BEGIN Given information

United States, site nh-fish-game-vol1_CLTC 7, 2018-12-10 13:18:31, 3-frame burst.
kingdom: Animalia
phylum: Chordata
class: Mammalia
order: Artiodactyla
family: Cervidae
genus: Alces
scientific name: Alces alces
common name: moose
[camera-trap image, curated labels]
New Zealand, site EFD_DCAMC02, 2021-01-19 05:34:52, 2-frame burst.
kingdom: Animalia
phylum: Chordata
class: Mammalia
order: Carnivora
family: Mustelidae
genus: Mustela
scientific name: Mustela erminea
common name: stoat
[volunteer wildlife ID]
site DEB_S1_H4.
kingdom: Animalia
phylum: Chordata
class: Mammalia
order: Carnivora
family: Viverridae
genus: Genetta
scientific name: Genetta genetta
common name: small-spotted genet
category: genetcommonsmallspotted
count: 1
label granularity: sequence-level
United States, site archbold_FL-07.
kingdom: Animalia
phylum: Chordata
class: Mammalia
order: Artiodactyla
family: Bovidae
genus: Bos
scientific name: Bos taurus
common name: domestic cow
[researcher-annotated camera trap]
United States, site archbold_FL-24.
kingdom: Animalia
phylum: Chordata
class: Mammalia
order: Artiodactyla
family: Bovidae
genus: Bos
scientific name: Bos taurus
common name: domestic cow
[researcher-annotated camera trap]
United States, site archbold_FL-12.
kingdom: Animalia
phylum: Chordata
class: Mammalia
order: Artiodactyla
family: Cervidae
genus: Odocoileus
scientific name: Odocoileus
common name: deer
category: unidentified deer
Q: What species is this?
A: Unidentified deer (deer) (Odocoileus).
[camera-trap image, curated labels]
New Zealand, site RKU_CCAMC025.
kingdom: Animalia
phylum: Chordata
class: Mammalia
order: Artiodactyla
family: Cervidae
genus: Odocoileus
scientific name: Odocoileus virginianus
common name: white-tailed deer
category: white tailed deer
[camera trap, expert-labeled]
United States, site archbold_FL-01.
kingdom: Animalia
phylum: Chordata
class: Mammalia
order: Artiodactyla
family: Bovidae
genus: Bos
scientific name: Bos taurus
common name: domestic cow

END Given information

> _Task details_:
All entries above need to be copied verbatim.

> _Expected answer_:
United States, site nh-fish-game-vol1_CLTC 7, 2018-12-10 13:18:31, 3-frame burst.
kingdom: Animalia
phylum: Chordata
class: Mammalia
order: Artiodactyla
family: Cervidae
genus: Alces
scientific name: Alces alces
common name: moose
[camera-trap image, curated labels]
New Zealand, site EFD_DCAMC02, 2021-01-19 05:34:52, 2-frame burst.
kingdom: Animalia
phylum: Chordata
class: Mammalia
order: Carnivora
family: Mustelidae
genus: Mustela
scientific name: Mustela erminea
common name: stoat
[volunteer wildlife ID]
site DEB_S1_H4.
kingdom: Animalia
phylum: Chordata
class: Mammalia
order: Carnivora
family: Viverridae
genus: Genetta
scientific name: Genetta genetta
common name: small-spotted genet
category: genetcommonsmallspotted
count: 1
label granularity: sequence-level
United States, site archbold_FL-07.
kingdom: Animalia
phylum: Chordata
class: Mammalia
order: Artiodactyla
family: Bovidae
genus: Bos
scientific name: Bos taurus
common name: domestic cow
[researcher-annotated camera trap]
United States, site archbold_FL-24.
kingdom: Animalia
phylum: Chordata
class: Mammalia
order: Artiodactyla
family: Bovidae
genus: Bos
scientific name: Bos taurus
common name: domestic cow
[researcher-annotated camera trap]
United States, site archbold_FL-12.
kingdom: Animalia
phylum: Chordata
class: Mammalia
order: Artiodactyla
family: Cervidae
genus: Odocoileus
scientific name: Odocoileus
common name: deer
category: unidentified deer
Q: What species is this?
A: Unidentified deer (deer) (Odocoileus).
[camera-trap image, curated labels]
New Zealand, site RKU_CCAMC025.
kingdom: Animalia
phylum: Chordata
class: Mammalia
order: Artiodactyla
family: Cervidae
genus: Odocoileus
scientific name: Odocoileus virginianus
common name: white-tailed deer
category: white tailed deer
[camera trap, expert-labeled]
United States, site archbold_FL-01.
kingdom: Animalia
phylum: Chordata
class: Mammalia
order: Artiodactyla
family: Bovidae
genus: Bos
scientific name: Bos taurus
common name: domestic cow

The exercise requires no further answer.